Produzida majoritariamente com derivados de petróleo, a versão sintética amarela e verde está entre os resíduos domésticos responsáveis pela liberação de microplásticos no meio ambiente.
Além da baixa durabilidade, muitas esponjas convencionais acumulam bactérias rapidamente e acabam descartadas no lixo comum após poucos dias de uso.
Como não possuem reciclabilidade, seguem diretamente para aterros sanitários, córregos, rios e oceanos, onde levam décadas para se decompor.
Em contrapartida, alternativas biodegradáveis ganham espaço no mercado por utilizarem fibras vegetais e matérias-primas naturais.
Buchas vegetais, esponjas de coco e modelos compostáveis surgem como opções menos agressivas ao planeta e alinhadas aos princípios da economia circular.
Especialistas em sustentabilidade ambiental destacam ainda que pequenas mudanças de consumo ajudam a reduzir significativamente a geração de resíduos plásticos descartáveis.
O impacto positivo ocorre tanto na diminuição da poluição quanto na redução da demanda por combustíveis fósseis utilizados na fabricação de produtos sintéticos.
Outro ponto importante envolve o descarte correto.
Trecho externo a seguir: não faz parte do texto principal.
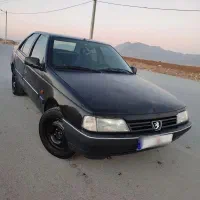 پژو 405 مدل 82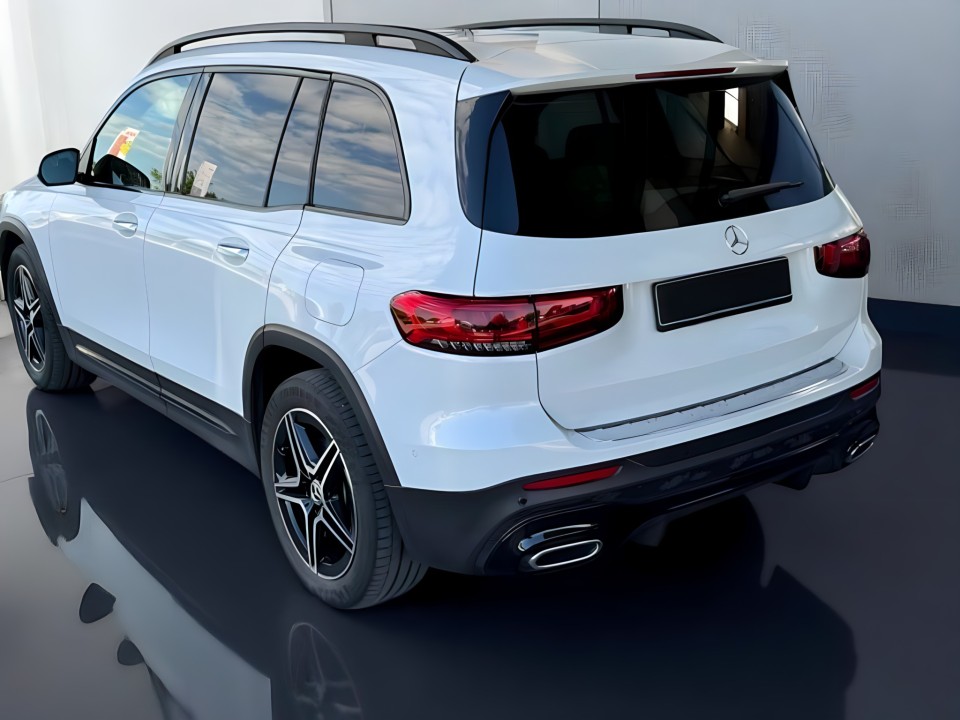 Mercedes-Benz GLB 220 4MATIC AMG Line (3)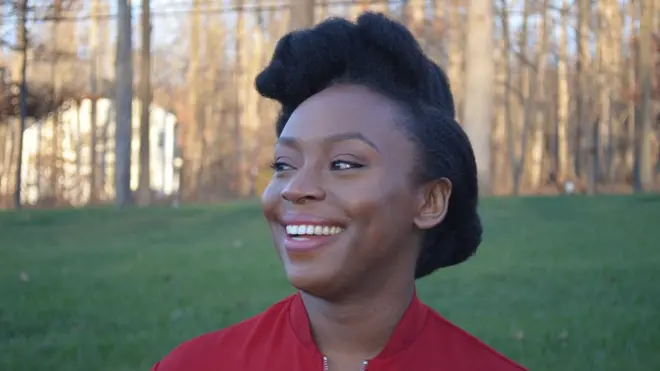 "Eu queria um mundo onde nós pudéssemos criar crianças sem pensar em gênero", disse Adichie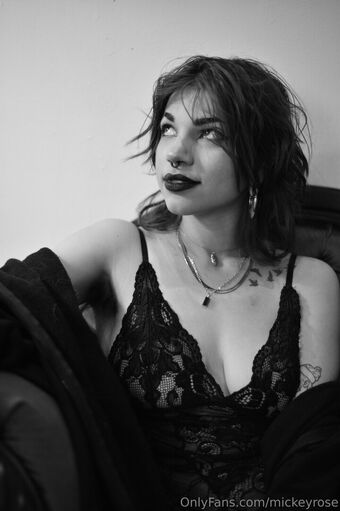 mickeyrose Naakte Lekken OnlyFans Foto 17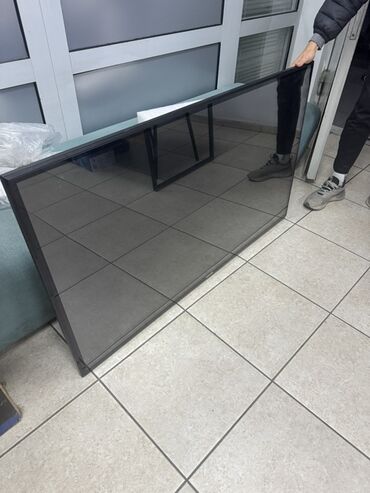 крепления для тв: Телевизор Smart TV 55" - Диагональ: 55" - Тонкая рамка, плоская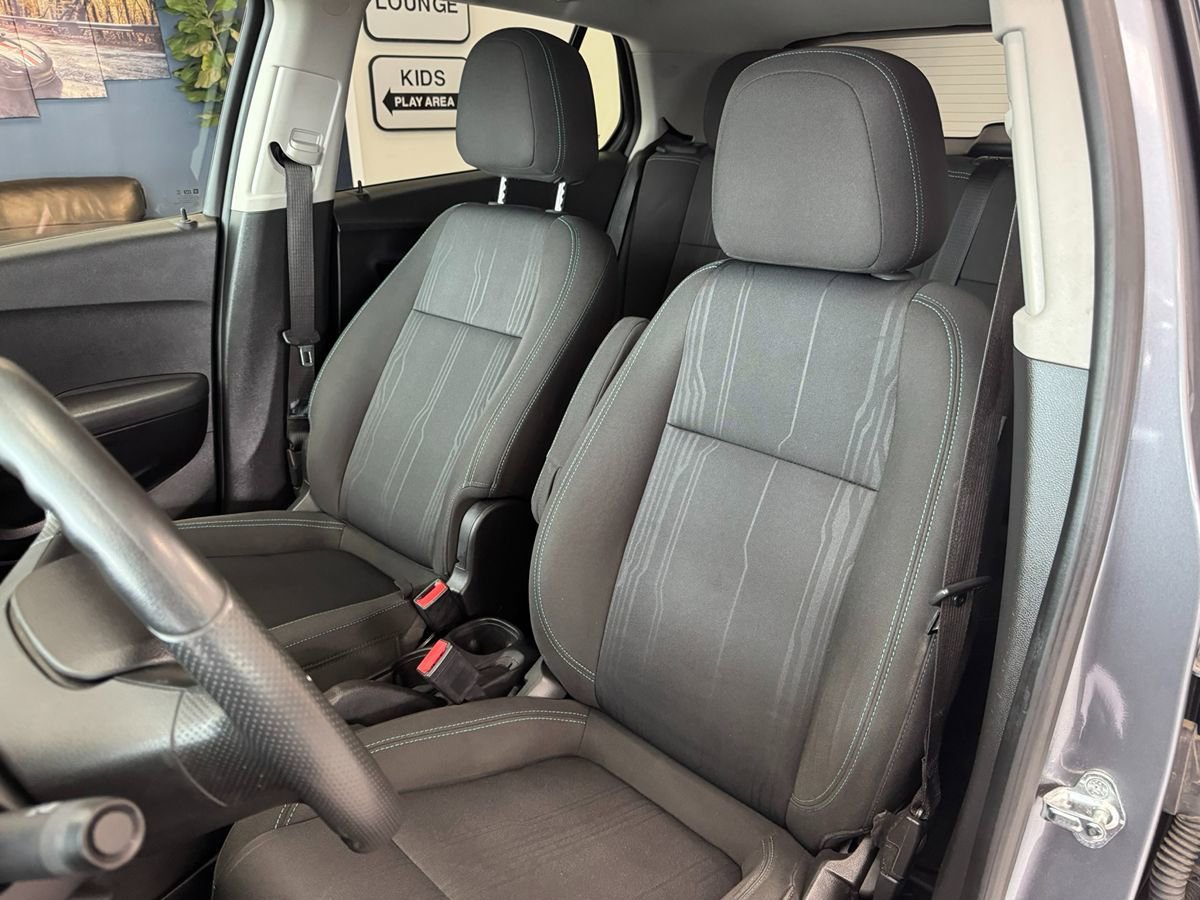 Used 2015 Chevrolet Trax LT FWD image 13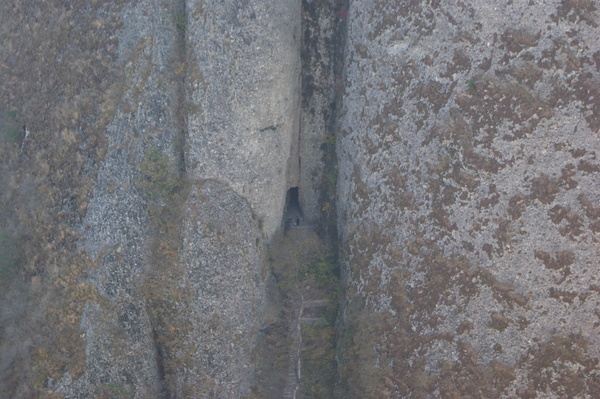 암마이봉 등산로에서 본 화엄굴 이미지(1)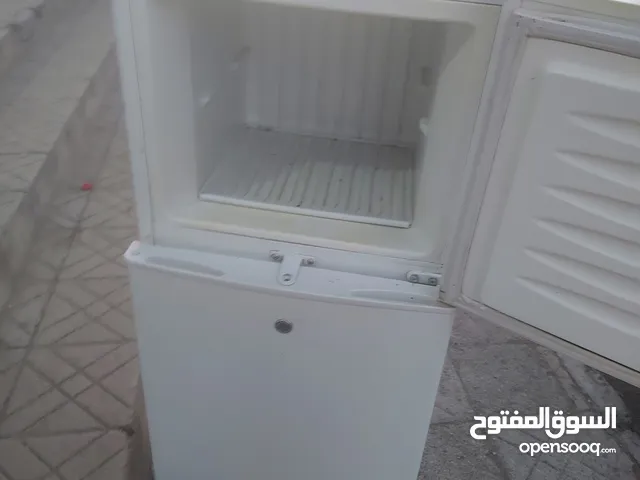 ثلاجه منزليه نوع كامري بابين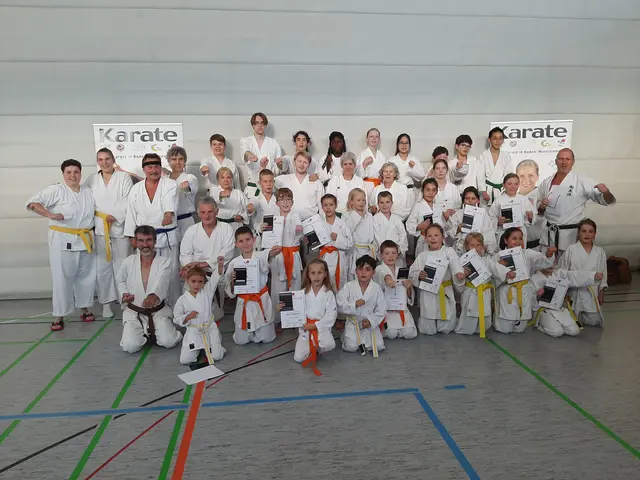 Gürtelprüfung beim Karateverein Eppingen: Prüfer Matthias Schäfer (ganz rechts) und die stolz und erleichtert jubelnden Prüflinge | Foto: Karateverein Eppingen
Enquanto materiais biodegradáveis podem ser encaminhados para compostagem em muitos casos, os modelos tradicionais seguem sem solução eficiente de reaproveitamento na maior parte das cidades brasileiras.
A substituição de itens descartáveis por alternativas sustentáveis também fortalece uma cultura de consumo mais consciente, baseada em reutilização, redução de resíduos e responsabilidade ambiental coletiva.
Em um cenário de crise climática e aumento da poluição plástica, atitudes domésticas passam a ter papel estratégico para a preservação dos recursos naturais.